Twitter Needs To Shut That IPO Down Right Now

Twitter is having an IPO! Finance types are rejoicing, start-ups are hoping this means the heady days of 2000 are back again, and everyone is generally wondering what happens next. The short answer? Nothing good.

If you want to see what the general trajectory of Twitter will be, honestly all it takes is to look at the last big social media IPO: Facebook. Sure, you can argue that there’s no Zuckerberg running things, which is true, and that Twitter will not be dealing with the relentless cycle of privacy scandals and problems, which is also true.

But, in our coverage of Facebook, there’s a very distinct trajectory: Ads, and lots of them. Ads in your Instagram. Fifteen second video ads. Facebook ads creeping from the right hand side of the page into your feed. They’ve even stopped pretending it’s targeted advertising. Facebook is desperately trying to become Google without turning into AOL, and it’s because the wolf is sitting at the door.

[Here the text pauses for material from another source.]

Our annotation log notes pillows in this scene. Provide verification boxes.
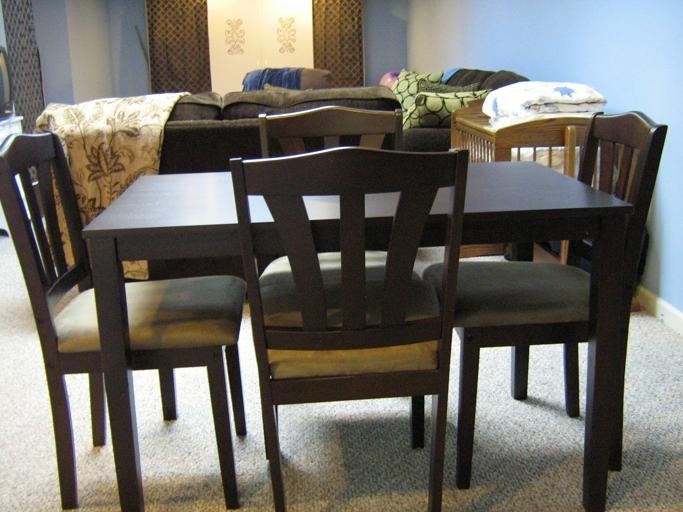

The problem is essentially this: For a business, especially a tech business, to grow and thrive, they have to be focused squarely on the future. Wall Street, on the other hand, wants quarterly results. It’s not good enough to just make more money than you spend: You have to keep making more money and spend less, and you have to prove you’re doing it four times a year.

Twitter is arguably worse off than Facebook in this regard; at least Facebook has a lot of opportunities for ads. What’s Twitter going to sell as advertising? Promoted Tweets? If anybody can get a free account, why pay Twitter?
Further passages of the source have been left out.